[libvirt-users] Zombie processes being created when console buffer is full

Thu Mar 10 14:36:22 UTC 2016

On 03/10/2016 12:34 AM, Martin Kletzander wrote:
> I'm not able to reproduce your issue, but that might be because I'm not
> running systemd neither in the container nor in the host.  If we can
> reproduce it without systemd, though, that would be very helpful for
> finding out the cause of all this.

We're seeing this on CentOS 7.1, which is systemd based. We were able to 
determine that the cause of the problem is due to a container's console 
buffer being filled. In a container (or VM) the console of course is not 
a real physical device, it's a pseudo tty. With a physical console, when 
some process writes something to /dev/console, it appears on the 
physical console and if no one is there to see the text it eventually 
scrolls off the screen and is lost. There is no limit to how much text 
can be sent to the console.

In the case of a container and its pseudo console, there is a buffer 
associated with the console device and this buffer has a size limit. If 
there is an active console session open for a container, any text sent 
to the container's console (e.g. by systemd) is consumed and processed 
by the container. However, if there is no active console session, as 
processes continue to write to the container's console device, the 
buffer associated with this pseudo console fills up. When this happens, 
any process that attempts to write to the container's console blocks and 
will stay blocked forever until a console session is started. These hung 
processes were the source of our zombie processes.

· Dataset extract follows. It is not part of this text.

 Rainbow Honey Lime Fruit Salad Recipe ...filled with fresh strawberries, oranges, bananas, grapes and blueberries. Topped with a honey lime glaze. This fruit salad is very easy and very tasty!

We solved the problem by writing a console monitor service that runs on 
the hypervisor hosting the containers. It continually monitors the 
console devices of all containers and if there is an open console 
session for a given container, it does nothing. If however there is no 
active console session, it opens the console device for the container 
and drains it using the following Python code:

             fd = os.open(console, os.O_RDWR | os.O_NOCTTY)
             termios.tcflush(fd, termios.TCIFLUSH)
             os.close(fd);

For expediency, we do not save the text that's read. This is ultimately 
similar to text scrolling off the top of a physical console.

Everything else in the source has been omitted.